Watson-Guptill Publications
Writer(s): Stan Lee, David Campiti
Cover Artist(s): John Romita, Dean White
$24.99 US, $27.99 CAN, 224pp, Color, paperback

Stan Lee's How to Draw Comics cover image

Stan Lee was a writer, editor, and publisher (and even a hype man) over his long tenure at Marvel Comics.  Collaborating with artists Jack Kirby and Steve Ditko, Lee created such characters as Spider-Man, the X-Men, the Fantastic Four, and the Hulk, among many others.  In addition to writing comic books, Lee has also authored several books.  Perhaps, Lee’s best known non-comic book, book is How to Draw Comics the Marvel Way (1978), which he co-authored with the late artist, John Buscema.

Stan Lee’s latest how-to book is Stan Lee’s How to Draw Comics.  Co-written with David CampitiStan Lee’s How to Draw Comics is essentially an update of How to Draw Comics the Marvel Way, but with less emphasis on “the Marvel Way.”  In his introduction, Stan writes that it was time for a new book, one with “a cornucopia of cutting-edge, techno-savvy instructions.”

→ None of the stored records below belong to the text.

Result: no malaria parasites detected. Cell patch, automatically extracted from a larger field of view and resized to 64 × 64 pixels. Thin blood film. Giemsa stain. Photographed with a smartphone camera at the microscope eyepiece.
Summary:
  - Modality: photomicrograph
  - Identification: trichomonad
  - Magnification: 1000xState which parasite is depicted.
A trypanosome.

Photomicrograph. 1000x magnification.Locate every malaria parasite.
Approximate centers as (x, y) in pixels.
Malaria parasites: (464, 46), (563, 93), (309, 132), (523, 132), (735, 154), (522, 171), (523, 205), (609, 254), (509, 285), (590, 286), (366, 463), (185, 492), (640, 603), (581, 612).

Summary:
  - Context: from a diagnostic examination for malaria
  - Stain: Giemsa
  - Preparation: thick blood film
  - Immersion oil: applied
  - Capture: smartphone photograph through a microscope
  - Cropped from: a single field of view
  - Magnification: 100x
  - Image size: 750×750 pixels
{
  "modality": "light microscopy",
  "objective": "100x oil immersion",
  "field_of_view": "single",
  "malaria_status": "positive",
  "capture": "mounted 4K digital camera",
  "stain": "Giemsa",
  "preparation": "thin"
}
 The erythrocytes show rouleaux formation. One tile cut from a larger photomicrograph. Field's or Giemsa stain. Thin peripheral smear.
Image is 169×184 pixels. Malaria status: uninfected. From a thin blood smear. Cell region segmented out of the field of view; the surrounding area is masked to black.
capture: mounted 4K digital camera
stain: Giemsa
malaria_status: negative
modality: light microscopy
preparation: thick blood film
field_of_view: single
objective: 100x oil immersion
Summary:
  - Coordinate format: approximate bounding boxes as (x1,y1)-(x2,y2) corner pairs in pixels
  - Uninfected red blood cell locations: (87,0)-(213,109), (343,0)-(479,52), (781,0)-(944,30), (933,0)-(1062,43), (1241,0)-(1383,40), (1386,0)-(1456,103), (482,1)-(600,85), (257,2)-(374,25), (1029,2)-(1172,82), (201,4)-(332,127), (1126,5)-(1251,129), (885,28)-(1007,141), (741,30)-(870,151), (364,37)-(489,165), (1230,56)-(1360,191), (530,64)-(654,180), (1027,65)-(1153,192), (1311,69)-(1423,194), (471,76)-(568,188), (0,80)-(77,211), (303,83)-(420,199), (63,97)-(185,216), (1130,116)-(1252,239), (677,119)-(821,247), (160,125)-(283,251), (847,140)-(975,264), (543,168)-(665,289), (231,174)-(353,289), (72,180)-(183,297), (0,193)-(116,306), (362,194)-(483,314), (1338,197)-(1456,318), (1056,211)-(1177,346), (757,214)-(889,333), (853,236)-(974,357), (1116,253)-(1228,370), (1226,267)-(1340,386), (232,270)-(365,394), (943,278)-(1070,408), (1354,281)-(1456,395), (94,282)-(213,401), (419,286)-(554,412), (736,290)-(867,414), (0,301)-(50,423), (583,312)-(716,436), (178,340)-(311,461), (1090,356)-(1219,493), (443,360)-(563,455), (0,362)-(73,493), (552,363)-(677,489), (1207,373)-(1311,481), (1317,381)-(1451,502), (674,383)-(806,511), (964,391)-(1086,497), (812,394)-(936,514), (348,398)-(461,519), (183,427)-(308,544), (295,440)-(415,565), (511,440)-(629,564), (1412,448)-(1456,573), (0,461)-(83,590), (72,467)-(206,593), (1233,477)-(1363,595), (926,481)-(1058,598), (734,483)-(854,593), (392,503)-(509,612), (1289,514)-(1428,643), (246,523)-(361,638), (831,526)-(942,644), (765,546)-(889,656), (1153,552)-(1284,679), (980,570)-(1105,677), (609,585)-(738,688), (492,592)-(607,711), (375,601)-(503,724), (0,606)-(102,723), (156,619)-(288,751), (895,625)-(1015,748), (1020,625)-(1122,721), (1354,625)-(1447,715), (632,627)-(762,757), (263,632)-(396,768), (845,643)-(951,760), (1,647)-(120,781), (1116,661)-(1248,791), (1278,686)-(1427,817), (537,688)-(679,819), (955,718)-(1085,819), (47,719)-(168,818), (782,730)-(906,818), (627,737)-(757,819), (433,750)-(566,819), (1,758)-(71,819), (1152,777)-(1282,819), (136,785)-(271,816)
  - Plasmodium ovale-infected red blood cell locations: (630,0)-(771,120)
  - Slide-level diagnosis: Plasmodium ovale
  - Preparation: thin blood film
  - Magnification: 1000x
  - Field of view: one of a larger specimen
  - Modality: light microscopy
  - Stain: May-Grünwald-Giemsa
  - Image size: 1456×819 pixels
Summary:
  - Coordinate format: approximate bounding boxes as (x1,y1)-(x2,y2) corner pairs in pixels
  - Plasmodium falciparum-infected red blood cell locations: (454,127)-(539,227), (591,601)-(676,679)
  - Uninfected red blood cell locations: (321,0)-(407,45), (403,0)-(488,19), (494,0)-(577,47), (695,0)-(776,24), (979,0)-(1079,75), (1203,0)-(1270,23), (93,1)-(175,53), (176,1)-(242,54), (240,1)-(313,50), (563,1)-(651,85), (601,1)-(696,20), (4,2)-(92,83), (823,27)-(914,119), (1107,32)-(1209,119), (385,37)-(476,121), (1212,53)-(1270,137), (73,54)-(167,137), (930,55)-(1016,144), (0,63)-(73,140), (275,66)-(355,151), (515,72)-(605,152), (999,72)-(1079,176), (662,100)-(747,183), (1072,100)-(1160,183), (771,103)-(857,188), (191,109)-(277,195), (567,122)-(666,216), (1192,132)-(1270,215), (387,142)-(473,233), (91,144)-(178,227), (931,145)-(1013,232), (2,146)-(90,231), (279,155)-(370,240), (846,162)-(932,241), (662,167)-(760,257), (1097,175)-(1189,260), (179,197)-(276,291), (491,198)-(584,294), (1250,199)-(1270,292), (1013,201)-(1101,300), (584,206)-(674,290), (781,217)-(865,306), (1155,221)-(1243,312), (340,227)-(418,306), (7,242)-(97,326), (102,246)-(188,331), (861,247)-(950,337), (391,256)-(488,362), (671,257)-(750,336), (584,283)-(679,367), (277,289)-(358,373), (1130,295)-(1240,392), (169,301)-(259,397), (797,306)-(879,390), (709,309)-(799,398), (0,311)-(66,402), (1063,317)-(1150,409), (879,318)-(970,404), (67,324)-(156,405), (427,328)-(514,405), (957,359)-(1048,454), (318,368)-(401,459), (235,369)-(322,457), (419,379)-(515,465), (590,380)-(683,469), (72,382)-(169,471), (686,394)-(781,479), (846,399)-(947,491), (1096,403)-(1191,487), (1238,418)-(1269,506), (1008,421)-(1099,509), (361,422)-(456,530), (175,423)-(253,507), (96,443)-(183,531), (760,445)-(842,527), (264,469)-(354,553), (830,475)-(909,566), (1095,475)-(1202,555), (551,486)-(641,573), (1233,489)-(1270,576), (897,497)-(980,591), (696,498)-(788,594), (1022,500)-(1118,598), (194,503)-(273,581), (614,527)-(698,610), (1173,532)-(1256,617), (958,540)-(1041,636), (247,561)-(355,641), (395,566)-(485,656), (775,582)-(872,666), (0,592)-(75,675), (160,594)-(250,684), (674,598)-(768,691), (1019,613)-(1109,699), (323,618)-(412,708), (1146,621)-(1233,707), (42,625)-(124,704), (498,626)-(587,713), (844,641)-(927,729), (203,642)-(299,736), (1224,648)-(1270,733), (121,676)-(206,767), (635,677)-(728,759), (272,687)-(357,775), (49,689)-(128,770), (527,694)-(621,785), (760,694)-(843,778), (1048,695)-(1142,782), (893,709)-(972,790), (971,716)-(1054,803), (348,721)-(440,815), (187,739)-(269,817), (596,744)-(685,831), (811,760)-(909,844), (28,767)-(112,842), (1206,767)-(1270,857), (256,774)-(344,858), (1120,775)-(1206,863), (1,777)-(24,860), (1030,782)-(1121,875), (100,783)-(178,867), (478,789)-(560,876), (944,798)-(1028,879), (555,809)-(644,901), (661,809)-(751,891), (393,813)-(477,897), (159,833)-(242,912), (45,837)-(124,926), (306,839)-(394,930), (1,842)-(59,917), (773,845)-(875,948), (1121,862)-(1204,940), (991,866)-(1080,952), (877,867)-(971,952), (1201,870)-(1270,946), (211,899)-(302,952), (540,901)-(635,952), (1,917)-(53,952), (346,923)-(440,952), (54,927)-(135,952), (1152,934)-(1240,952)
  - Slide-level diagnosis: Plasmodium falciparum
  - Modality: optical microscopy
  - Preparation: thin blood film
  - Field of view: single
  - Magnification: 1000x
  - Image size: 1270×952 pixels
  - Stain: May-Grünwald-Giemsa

I have a copy of How to Draw Comics the Marvel Way, one through which I’ve thumbed countless times, and the difference between the 1978 book and this one is jarring.  Stan Lee’s How to Draw Comics is, for one thing, bigger, and there is much information on digital lettering and computer coloring.  How to Draw Comics the Marvel Way is essentially analog, but obviously that’s because computers weren’t being used to produce comic book art and graphics when it was written.  Campiti’s hand is all over the sections on computers and digital processes to create comics because he runs Glasshouse Graphics, a company that provides everything from story and art to pre-press and custom publishing for comic book publishers and other clients.

Stan Lee’s How to Draw Comics provides a broad overview of creating visuals for comic books.  There are sections on penciling, inking and coloring; lettering and word balloons.  Readers can learn about creating costumes; what makes great action; perspective and foreshortening; page and panel layout; and how to create visually appealing covers.  There is information on digital advances, creating a portfolio, and getting work in the industry.

Not to dismiss the earlier book, Stan Lee’s How to Write Comics, but Stan Lee’s How to Draw Comics is a complete book offering both theory and procedure.  A budding comic book creator can get tips on penciling, inking, coloring, and lettering a comic book using both new and traditional methods, and he or she can examine numerous black and white diagrams that illustrate the basics of creating comic book graphics.  Stan Lee’s How to Draw Comics is a text book because it explains the why’s and how’s, often using the advise and expertise of industry professionals.  There is even a section on using Google Sketchup to create skyscrapers, buildings, and other exterior landscapes.

There is apparently a limited edition of Stan Lee’s How to Draw Comics.  I don’t know whether or not it’s a hardcover, but this paperback edition is the one to get if you have an eye on becoming a professional comic book artist.  The paperback is made to be handled a lot.